Convention for "reverting" code


Currently in ansible we have to upgrade existing confs. It is mostly due to fixing bug in production, but it could also happen for peculiar update of non-containerized services or whatever. This might suppose to remove old conf before deploying the new one. This can be some code like:

- name: cleanup old nameservers config
    path: /etc/dhcp/dhclient.conf
    line: "prepend domain-name-servers {{ hostvars['bind-host']['ansible_host'] }};"
    state: absent

Since it is intended to occurs only once in production, this kind of code has some special/ephemeral status. So I wonder how to consider it:

  • we should maintain it because it is part of project history;

  • we should remove it as soon it made its job because it’s accumulation will be buggy and confusing.
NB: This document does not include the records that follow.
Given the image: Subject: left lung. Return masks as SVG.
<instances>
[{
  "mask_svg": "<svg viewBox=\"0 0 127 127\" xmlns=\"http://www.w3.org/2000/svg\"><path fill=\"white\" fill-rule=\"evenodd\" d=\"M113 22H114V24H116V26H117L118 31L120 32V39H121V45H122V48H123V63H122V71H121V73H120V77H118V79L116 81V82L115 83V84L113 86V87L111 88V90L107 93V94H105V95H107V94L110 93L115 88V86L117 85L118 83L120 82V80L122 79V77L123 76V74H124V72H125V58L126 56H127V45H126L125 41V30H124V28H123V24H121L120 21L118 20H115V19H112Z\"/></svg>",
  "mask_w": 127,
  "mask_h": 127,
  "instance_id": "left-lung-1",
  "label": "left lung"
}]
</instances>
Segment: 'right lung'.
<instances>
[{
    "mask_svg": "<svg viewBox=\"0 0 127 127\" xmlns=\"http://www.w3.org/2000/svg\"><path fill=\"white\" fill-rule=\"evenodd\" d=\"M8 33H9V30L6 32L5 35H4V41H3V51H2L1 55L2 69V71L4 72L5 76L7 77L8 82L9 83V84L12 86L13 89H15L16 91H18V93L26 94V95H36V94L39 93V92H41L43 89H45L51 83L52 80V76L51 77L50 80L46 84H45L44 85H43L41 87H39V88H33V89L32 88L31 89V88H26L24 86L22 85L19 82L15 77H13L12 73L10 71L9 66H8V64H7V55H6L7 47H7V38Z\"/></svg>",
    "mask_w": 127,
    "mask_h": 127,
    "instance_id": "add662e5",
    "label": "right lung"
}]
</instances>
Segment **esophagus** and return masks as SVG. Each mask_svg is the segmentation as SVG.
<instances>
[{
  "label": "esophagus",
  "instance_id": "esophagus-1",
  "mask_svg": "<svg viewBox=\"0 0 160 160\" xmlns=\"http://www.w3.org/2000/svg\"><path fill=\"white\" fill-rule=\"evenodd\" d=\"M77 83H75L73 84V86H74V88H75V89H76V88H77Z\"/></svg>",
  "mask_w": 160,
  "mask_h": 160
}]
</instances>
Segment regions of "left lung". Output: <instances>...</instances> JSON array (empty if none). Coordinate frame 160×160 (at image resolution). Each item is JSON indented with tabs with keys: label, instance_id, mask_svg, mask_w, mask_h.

I think it is better for long term to remove it. But if we choose to remove it we have to organize ourself to do so. I would propose to:

  • mark the considered code using comments;
  • define a removal condition: for avoiding ambiguousness we should prefer some machine readable code like grep -q 'prepend domain-name-server' /etc/dhcp/dhclient.conf && echo Do not remove it || echo Ok, you can remove it rather than some complex discussion;
  • open a bug tagged “Revert cleanup” referring precisely the code bloc and the removal condition;
  • add the proposal in documented conventions.

What do you think?


Great question, @fpoulain! We’ve wrestled with this problem on long-running servers, as well. There are a couple workable solutions, with varying degrees of effort to get them implemented. The trick is to strike a balance between up-front investment in the config declaration with the maintenance burden over time.

Short answer: use templates, not lineinfile. That way, every playbook run will ensure that the entirety of a file is what you expect, and you don’t need to micromanage. You’ll have to write a template for the file, of course, which can be a bit irritating, but often there are community-maintained roles that will work for your use case, as long as you override a few vars at the site/group_vars level.

Another option while you’re still using lineinfile is to set the substitutions in a list of dicts, and update the task to assume state=present, but support overrides to state=absent. Example:

# group_vars/all.yml
  - regexp: "^prepend domain-name-servers"
    line: "prepend domain-name-servers {{ hostvars['bind-host']['ansible_host'] }};"
    state: absent
# tasks/main.yml (whatever source file you posted the excerpt from)
- name: cleanup old nameservers config
    path: /etc/dhcp/dhclient.conf
    regexp: "{{ item.regexp }}"
    line: "{{ item.line }}"
    state: "{{ item.state|default(omit) }}"
  with_items: "{{ dns_nameservers_prepend }}"

Then you can make a one-line change to the vars to toggle present/absent. The template solution is what I’d prefer for long-term maintenance, but perhaps the stopgap will be useful to you, as well.

Does that work for you?


I think so. I used lineinfile because at this time I wanted to not overload my influence on system’s conf, but I agree, for this specific example, it was a bad choice.